I have to find out which is the topic related to a sentence in a corpus counting about 10.000 sentences, so I decided to use the text classification feature.
I have 9 non exclusive categories to identify for each sentence and I started by manually annotating the sentences with the following command:
prodigy textcat.manual news_topics ./prodigyInput.jsonl --label no-poverty-zero-hunger,good-health-well-being-life-quality,quality-education,equality-decent-work-inclusion,sustainable-consumption-production-industry-innovation,climate-land-water-clean-energy,peace-justice,partnerships-for-the-goals,sustainable-development
You can see in the screenshot below a typical sentence, in length and complexity (sorry for the italian).

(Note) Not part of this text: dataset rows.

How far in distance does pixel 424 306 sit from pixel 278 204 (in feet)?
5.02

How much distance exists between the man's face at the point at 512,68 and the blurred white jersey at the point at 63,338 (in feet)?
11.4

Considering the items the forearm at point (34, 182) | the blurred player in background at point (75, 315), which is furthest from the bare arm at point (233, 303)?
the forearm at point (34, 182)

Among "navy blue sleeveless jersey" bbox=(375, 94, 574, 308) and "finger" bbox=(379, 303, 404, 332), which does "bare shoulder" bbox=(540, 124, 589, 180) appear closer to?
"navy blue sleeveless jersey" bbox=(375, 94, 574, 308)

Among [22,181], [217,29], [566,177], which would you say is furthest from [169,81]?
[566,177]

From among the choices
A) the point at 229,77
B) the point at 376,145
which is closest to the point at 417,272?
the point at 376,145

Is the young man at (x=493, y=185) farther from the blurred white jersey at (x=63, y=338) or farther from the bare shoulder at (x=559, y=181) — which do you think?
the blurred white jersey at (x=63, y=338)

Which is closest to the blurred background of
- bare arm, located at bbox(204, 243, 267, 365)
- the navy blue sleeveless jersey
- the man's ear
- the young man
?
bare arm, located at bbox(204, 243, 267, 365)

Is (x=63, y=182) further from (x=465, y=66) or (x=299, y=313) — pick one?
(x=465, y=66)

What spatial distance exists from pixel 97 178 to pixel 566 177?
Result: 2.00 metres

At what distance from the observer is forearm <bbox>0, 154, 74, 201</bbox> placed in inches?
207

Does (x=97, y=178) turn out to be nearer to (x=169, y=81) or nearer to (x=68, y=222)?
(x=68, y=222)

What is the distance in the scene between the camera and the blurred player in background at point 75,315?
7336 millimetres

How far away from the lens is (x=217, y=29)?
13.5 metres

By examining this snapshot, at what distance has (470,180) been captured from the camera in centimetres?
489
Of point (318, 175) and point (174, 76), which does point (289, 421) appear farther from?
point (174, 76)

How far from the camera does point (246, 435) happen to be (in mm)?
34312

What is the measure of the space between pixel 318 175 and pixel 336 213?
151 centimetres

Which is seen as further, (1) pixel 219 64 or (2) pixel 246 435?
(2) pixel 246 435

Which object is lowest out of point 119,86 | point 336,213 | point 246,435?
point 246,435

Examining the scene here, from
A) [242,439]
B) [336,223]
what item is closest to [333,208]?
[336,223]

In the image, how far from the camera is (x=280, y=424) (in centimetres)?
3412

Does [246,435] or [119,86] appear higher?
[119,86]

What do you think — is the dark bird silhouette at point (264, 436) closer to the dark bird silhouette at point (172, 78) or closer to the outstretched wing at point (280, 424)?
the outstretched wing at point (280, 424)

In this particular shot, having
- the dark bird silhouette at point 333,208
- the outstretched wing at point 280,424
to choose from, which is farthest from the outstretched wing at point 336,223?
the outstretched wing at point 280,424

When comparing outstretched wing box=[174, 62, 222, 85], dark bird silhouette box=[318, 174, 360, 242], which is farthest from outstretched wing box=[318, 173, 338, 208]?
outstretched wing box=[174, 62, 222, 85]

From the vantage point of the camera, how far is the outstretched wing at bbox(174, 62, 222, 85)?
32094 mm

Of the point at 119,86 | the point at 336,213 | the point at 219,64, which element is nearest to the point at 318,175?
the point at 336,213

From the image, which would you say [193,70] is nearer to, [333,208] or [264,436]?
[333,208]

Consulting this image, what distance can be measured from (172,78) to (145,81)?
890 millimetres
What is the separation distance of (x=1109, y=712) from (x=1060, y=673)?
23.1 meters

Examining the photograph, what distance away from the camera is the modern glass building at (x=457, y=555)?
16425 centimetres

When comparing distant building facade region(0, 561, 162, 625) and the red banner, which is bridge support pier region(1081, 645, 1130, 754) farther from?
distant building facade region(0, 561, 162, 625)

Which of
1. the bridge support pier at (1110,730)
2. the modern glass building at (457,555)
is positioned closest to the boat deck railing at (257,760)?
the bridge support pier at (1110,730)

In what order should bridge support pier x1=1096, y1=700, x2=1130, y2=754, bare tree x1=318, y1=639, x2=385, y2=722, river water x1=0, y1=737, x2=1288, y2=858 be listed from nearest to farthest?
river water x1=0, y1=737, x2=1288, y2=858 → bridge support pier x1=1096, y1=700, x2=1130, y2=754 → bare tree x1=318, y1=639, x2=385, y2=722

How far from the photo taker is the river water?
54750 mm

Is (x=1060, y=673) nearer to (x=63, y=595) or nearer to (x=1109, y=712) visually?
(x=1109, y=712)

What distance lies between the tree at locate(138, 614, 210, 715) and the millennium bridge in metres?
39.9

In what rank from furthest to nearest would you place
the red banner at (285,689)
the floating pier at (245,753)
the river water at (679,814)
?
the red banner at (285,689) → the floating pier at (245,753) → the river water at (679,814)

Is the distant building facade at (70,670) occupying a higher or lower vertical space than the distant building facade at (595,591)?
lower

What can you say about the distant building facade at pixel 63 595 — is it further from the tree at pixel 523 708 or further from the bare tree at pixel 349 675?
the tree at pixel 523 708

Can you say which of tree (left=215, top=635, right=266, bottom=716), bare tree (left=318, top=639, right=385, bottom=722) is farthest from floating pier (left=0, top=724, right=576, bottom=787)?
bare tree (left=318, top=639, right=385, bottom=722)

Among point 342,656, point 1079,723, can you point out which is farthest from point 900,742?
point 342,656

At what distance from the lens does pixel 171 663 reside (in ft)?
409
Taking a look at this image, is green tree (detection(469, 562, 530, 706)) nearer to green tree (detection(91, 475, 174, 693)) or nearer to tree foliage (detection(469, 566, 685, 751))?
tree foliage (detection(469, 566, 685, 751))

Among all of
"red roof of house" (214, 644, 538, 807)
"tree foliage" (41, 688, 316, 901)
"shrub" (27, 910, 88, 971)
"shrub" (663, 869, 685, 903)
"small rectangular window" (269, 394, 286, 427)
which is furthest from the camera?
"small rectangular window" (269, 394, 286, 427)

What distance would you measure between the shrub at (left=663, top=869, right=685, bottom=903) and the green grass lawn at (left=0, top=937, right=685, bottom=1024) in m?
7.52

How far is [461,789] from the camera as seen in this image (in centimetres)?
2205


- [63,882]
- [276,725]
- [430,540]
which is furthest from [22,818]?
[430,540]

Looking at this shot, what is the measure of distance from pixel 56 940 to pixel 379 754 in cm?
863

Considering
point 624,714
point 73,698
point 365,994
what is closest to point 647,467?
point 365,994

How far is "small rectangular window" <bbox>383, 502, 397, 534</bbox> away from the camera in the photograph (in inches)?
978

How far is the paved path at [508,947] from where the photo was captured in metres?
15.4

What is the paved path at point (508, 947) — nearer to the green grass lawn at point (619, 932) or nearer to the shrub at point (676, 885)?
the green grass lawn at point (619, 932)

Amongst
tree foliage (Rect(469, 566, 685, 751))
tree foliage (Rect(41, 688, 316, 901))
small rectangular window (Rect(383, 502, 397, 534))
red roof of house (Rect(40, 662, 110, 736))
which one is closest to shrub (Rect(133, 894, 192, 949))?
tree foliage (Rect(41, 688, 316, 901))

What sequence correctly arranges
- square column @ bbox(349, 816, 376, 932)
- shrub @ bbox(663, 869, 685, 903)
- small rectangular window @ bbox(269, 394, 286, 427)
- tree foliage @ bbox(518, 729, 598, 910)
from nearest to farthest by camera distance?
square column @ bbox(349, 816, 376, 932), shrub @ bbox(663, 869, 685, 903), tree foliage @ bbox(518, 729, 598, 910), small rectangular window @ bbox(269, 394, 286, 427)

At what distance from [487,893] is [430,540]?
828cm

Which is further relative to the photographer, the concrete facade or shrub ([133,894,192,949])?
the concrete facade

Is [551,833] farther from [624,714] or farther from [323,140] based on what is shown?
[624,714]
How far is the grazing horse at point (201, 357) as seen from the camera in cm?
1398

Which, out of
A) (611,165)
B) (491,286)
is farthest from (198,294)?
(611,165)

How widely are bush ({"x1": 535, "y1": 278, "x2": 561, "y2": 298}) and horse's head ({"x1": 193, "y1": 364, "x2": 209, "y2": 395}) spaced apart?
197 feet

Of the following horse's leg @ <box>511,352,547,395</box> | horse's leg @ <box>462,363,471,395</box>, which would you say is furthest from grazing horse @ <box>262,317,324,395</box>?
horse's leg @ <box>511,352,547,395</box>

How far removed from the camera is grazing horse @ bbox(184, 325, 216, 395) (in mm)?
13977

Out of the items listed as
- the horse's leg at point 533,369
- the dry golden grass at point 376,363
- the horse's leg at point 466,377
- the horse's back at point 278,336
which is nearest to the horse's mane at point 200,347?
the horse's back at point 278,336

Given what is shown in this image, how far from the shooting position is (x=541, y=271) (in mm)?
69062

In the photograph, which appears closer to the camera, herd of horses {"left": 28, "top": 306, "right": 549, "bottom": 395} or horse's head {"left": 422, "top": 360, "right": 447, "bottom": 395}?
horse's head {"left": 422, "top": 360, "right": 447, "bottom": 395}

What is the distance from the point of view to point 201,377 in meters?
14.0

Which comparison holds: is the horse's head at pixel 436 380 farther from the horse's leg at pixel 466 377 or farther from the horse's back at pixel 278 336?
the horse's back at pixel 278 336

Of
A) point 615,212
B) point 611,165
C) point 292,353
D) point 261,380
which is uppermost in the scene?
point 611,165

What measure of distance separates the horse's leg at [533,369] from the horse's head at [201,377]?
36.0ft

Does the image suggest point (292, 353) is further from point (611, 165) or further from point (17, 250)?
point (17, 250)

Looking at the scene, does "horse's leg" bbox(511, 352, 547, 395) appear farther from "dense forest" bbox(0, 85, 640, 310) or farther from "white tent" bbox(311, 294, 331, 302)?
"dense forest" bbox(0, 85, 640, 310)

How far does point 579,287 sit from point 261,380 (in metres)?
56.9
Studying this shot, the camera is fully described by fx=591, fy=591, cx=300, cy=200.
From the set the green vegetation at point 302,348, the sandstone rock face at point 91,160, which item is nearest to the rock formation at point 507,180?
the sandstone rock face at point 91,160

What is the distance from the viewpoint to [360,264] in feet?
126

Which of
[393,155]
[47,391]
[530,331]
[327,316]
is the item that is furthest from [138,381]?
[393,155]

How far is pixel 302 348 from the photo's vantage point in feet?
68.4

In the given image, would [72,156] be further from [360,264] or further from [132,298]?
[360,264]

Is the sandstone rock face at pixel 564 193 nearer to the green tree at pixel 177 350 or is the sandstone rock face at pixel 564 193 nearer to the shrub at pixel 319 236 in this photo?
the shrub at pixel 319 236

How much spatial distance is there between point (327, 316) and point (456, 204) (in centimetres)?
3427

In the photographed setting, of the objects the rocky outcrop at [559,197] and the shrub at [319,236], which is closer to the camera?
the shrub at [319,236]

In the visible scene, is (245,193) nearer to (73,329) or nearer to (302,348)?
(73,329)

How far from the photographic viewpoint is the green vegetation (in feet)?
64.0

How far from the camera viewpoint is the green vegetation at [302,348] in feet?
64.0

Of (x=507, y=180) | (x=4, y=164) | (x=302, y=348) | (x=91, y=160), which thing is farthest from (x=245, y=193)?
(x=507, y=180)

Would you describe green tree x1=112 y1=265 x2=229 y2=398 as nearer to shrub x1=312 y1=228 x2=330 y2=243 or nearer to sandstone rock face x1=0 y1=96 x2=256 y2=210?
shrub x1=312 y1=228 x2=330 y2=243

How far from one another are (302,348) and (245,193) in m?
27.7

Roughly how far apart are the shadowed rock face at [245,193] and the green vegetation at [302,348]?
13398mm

I have already annotated 1000 sentences and I have updated the standard italian model ( it_core_news_sm-2.3.0 ) with the following command:
prodigy textcat.batch-train news_topics it_core_news_sm-2.3.0 --output ./models/
Then I tried to use the new model to infer the topic for a set of test sentences using this piece of code:
model = spacy.load("./models")
sentences = [
"sentence_1",
"sentence_2",
...
]
for sentence in sentences:
doc = model(sentence)
for k, v in doc.cats.items():
if v > 0.60:
print(sentence, " type: ", k, " score:", v)
Unfortunately almost all the categories return a score of about 0.9 for each sentence.
The I have some questions:
- Is the described procedure correct? Do you have some suggestion to change the procedure or some other recipe to use (e.g. using textcat.teach in order to refine the trained model)?
- How many sentences do you think I have to annotate before getting some clear discrimination between categories?
- Is there some prodigy tool that I can use that can help me to monitor the training of the model while I change or increase the set of annotated sentences.
- I think it could be helpful during the annotation phase so that I can select the best sentences in order to make the model better...
Thanks